### WORK TO DO
Copy the records below word for word, starting with the line that contains "b=435 in metres?" and ending with the last line of the records.

>> Begin

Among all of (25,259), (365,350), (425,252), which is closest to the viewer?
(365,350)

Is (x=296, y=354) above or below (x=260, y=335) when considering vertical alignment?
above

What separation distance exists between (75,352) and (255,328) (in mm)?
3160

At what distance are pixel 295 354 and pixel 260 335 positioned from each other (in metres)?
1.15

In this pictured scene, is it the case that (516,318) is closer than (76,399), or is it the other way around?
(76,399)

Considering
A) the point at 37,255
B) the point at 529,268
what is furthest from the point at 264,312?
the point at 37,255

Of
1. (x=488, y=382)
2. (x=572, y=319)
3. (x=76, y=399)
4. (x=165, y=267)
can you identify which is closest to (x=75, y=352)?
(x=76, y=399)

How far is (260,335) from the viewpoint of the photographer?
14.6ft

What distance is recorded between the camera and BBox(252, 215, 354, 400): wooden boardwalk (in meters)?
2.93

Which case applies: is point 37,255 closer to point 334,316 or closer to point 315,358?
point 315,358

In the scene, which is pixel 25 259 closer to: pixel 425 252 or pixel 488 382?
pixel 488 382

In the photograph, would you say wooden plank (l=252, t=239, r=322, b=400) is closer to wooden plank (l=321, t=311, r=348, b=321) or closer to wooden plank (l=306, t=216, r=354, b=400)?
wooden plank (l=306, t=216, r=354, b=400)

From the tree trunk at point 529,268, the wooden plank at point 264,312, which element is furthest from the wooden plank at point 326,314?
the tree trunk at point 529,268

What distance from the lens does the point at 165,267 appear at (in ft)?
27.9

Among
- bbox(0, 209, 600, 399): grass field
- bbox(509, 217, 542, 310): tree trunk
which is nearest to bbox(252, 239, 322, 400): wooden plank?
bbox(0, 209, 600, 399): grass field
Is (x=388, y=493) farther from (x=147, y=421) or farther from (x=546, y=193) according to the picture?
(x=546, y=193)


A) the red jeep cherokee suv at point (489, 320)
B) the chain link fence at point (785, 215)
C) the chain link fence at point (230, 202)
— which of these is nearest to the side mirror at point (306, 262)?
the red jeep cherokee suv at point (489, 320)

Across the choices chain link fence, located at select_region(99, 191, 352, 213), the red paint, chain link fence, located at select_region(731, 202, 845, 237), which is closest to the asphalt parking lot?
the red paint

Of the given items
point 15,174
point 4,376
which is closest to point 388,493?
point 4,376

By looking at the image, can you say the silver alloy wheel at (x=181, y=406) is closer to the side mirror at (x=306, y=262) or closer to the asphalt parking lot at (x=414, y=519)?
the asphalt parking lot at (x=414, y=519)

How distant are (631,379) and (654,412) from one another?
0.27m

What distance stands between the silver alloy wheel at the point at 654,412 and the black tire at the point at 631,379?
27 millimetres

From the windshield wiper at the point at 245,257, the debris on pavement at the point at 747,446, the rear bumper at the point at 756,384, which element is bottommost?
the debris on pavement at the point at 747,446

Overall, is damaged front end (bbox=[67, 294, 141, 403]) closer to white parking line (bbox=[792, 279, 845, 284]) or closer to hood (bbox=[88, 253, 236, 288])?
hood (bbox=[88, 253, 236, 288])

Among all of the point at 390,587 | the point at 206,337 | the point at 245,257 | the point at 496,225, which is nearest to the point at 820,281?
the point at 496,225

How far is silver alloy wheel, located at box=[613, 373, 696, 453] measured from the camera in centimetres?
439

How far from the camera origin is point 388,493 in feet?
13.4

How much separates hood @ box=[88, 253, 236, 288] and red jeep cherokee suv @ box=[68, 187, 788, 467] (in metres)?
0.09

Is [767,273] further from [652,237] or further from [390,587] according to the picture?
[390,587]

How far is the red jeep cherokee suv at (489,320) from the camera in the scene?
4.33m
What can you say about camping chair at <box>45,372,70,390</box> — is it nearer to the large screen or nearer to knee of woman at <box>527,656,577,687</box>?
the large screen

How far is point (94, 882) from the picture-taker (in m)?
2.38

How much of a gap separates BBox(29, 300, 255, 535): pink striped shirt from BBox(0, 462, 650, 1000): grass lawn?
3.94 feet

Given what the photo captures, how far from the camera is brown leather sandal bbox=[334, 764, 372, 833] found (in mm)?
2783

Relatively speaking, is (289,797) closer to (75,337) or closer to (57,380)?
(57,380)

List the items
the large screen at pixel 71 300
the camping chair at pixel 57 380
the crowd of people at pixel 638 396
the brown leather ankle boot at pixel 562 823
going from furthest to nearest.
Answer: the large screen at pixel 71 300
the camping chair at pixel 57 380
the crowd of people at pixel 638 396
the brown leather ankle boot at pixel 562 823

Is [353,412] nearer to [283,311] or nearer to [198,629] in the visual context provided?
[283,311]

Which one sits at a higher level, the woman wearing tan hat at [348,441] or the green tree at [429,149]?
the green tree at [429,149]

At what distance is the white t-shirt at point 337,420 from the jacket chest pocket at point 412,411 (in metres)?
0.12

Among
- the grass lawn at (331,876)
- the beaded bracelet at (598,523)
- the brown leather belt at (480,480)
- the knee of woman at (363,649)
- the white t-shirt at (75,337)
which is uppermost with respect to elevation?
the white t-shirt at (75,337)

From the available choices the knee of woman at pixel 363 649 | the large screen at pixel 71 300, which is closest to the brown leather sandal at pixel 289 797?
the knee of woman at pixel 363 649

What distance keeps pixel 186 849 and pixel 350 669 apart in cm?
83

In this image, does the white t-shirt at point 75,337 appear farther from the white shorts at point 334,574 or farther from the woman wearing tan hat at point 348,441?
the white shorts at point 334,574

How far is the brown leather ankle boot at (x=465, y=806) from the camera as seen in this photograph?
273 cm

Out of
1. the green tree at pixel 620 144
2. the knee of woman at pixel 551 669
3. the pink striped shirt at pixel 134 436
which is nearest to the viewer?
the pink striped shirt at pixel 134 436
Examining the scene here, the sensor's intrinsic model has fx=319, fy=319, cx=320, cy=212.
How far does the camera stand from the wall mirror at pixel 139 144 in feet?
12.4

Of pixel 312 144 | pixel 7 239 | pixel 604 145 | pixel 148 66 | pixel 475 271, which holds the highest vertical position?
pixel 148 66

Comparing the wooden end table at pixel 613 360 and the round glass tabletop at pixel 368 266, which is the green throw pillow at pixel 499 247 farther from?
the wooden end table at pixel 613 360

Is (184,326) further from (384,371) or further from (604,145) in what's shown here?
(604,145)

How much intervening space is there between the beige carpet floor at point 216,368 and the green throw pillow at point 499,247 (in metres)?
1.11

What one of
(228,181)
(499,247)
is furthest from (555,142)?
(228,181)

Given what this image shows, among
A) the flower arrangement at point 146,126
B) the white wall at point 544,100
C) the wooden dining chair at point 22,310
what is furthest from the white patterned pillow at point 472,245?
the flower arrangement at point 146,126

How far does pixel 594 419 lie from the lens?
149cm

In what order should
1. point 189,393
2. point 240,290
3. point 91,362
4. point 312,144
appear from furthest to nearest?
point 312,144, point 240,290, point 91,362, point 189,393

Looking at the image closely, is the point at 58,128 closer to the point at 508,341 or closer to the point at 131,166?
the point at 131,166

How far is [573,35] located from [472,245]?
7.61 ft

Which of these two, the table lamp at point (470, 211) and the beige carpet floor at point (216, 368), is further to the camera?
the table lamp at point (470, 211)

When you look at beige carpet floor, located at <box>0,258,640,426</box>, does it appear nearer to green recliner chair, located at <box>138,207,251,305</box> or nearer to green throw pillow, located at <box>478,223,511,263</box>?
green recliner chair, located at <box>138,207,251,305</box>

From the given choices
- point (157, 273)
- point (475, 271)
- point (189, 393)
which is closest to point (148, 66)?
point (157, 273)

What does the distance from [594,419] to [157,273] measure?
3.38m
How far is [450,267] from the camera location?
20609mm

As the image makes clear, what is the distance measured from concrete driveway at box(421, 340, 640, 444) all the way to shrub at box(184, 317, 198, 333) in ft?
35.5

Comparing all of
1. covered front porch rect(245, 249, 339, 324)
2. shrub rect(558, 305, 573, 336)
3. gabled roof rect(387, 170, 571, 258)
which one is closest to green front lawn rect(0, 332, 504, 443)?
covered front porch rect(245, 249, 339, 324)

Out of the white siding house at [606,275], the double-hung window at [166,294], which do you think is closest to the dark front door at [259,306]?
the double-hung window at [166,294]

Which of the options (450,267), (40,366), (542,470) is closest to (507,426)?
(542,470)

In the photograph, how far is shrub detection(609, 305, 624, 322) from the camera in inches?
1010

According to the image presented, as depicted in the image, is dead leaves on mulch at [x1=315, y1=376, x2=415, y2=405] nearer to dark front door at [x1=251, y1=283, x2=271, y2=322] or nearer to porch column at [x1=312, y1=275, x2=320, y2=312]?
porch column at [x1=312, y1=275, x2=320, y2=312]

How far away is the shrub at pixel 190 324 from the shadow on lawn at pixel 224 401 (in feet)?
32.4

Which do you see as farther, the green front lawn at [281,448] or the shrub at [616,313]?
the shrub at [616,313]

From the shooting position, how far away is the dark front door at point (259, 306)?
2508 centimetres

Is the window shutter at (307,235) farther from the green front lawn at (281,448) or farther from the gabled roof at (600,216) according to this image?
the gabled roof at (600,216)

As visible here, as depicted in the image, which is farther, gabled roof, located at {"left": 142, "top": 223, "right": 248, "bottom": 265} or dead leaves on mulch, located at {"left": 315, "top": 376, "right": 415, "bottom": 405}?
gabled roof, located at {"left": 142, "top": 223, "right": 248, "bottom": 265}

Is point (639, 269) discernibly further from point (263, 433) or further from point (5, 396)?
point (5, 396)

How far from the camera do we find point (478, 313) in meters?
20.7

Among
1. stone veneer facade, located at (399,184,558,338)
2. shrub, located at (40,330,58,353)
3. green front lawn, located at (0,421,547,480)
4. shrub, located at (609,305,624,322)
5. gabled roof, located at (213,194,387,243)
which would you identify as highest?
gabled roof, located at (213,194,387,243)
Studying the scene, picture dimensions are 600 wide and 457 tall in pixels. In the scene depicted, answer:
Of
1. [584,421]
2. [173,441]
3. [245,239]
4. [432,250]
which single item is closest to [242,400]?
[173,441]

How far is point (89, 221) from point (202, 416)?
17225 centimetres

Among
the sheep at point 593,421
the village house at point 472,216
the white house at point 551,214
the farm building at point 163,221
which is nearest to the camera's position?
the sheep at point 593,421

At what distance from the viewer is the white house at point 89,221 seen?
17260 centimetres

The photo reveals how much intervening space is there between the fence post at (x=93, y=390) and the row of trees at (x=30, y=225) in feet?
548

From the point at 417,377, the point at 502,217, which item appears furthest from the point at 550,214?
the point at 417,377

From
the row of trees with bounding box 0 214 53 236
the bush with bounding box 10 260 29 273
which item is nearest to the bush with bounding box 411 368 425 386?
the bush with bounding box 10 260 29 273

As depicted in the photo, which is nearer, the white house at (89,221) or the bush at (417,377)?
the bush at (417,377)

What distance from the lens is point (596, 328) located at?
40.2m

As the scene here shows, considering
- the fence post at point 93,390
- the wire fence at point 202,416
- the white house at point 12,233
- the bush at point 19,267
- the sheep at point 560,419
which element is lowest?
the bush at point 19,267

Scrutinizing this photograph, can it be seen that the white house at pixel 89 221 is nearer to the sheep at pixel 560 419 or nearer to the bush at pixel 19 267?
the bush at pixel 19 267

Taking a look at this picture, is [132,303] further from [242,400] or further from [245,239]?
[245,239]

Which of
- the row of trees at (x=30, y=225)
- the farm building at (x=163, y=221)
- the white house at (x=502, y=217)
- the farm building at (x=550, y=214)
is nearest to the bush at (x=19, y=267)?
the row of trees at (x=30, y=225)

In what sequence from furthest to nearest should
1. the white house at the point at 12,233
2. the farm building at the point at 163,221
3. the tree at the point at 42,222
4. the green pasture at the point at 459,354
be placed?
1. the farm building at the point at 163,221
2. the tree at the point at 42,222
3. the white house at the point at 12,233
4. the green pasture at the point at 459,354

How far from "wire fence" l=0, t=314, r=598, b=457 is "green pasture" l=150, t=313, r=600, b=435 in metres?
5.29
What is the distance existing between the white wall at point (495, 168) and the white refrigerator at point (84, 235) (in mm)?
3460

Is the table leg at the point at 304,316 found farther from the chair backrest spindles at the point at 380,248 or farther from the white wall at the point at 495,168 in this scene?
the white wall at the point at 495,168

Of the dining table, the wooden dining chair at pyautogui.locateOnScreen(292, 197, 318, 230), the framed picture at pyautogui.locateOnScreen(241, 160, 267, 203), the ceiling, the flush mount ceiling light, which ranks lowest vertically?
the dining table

>> End

### CORRECT OUTPUT
How far from "wire fence" l=0, t=314, r=598, b=457 is "green pasture" l=150, t=313, r=600, b=435 in metres?
5.29
What is the distance existing between the white wall at point (495, 168) and the white refrigerator at point (84, 235) (in mm)?
3460

Is the table leg at the point at 304,316 found farther from the chair backrest spindles at the point at 380,248 or farther from the white wall at the point at 495,168 in this scene?
the white wall at the point at 495,168

Of the dining table, the wooden dining chair at pyautogui.locateOnScreen(292, 197, 318, 230), the framed picture at pyautogui.locateOnScreen(241, 160, 267, 203), the ceiling, the flush mount ceiling light, which ranks lowest vertically?
the dining table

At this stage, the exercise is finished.